Provided text:
########################################

CATTLE: (Texas Monthly) -- If you enjoy eating or smoking Prime grade beef, prepare for a dip in the national supply. A new carcass camera-grading technology, likely due to inaccuracy, provided elevated marbling scores to USDA graders from February through mid-October. The Gigabit Ethernet, or "Gig E," is used to determine the grade of half the nation's beef, and a recent correction in the calibration has sent the supply of Prime and Choice beef tumbling down.

The USDA's primary job is to ensure the safety of the meat you consume. Their inspectors are sent to slaughterhouses across the country, at taxpayer expense, to make sure filthy carcasses don't enter the food supply. But there's another arm of the USDA that inspects for meat quality. They show up to the packing plants on the packers' dimes and determine beef grades: Prime being the best, followed by Choice, Select, and the rest.

It used to be that these inspectors put their eye on every carcass. They'd stare at the face of the ribeye cut between the twelfth and thirteenth rib and check for marbling within the meat, the thickness of the outer fat, and the ossification of the cartilage. In 2009, the USDA allowed the use of cameras to assist in determining the marbling score. At the time, the technology was billed as more accurate than the human eye—especially given the ever-increasing speed at which the carcasses came down the line—and came into wide use.

The USDA's current upper limit on what is known as "line speed" is nearly 400 cattle per hour, or one steer every nine seconds. Dan Hale, a meat science professor at Texas A&M, described the problem in a 2010 article. "A grader must assess carcass maturity, marbling score, ribeye area, fat thickness, the amount of fat in the kidney, pelvic and heart regions, and yield and quality grades," all within that tight timeframe. And so the USDA welcomed the help of a camera to provide a marbling score. Dr. Jeff Savell, also of Texas A&M, says the school—which is involved in the National Beef Quality Audit every five years—found no accuracy problems with the technology in 2011 or 2016. But Savell says they haven't had the chance to use, let alone audit, one of the new Gig E (no relation to Gig 'Em) cameras that came into use this year.

########################################

Data section:

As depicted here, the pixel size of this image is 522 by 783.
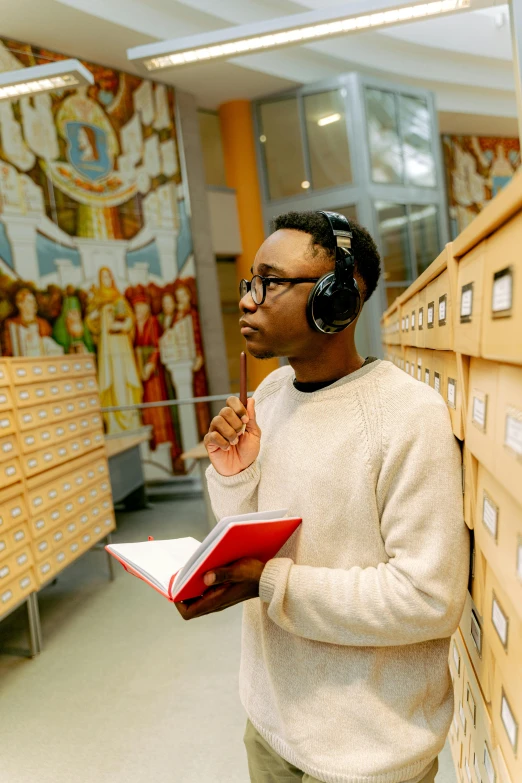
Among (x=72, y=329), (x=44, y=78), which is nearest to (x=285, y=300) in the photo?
(x=44, y=78)

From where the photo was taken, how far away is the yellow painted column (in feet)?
33.5

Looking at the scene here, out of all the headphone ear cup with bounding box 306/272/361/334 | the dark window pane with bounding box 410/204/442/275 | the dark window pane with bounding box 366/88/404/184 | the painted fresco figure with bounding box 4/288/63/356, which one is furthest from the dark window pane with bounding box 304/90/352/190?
the headphone ear cup with bounding box 306/272/361/334

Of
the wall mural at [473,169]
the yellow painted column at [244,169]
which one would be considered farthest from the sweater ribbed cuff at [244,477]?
the wall mural at [473,169]

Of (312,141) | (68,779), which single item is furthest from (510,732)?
(312,141)

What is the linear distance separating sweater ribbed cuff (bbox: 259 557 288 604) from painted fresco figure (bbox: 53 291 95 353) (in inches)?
278

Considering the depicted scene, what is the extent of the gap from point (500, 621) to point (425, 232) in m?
10.5

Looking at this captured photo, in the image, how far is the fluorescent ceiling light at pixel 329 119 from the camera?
32.4 ft

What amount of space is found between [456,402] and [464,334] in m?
0.20

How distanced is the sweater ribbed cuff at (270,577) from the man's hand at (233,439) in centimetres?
24

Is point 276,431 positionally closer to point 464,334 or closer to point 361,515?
point 361,515

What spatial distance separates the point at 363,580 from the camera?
1071mm

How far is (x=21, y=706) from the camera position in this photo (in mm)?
3102

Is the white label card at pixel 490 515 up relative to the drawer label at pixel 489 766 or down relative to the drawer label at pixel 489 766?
up

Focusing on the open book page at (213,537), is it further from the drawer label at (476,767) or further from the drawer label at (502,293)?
the drawer label at (476,767)
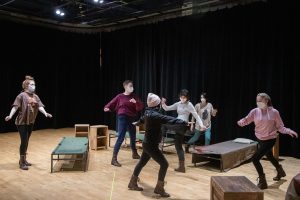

########################################

Task goal: Name every beef grade that the beef-grading article mentions by name, in order from best to lowest.

Task answer: Prime, Choice, Select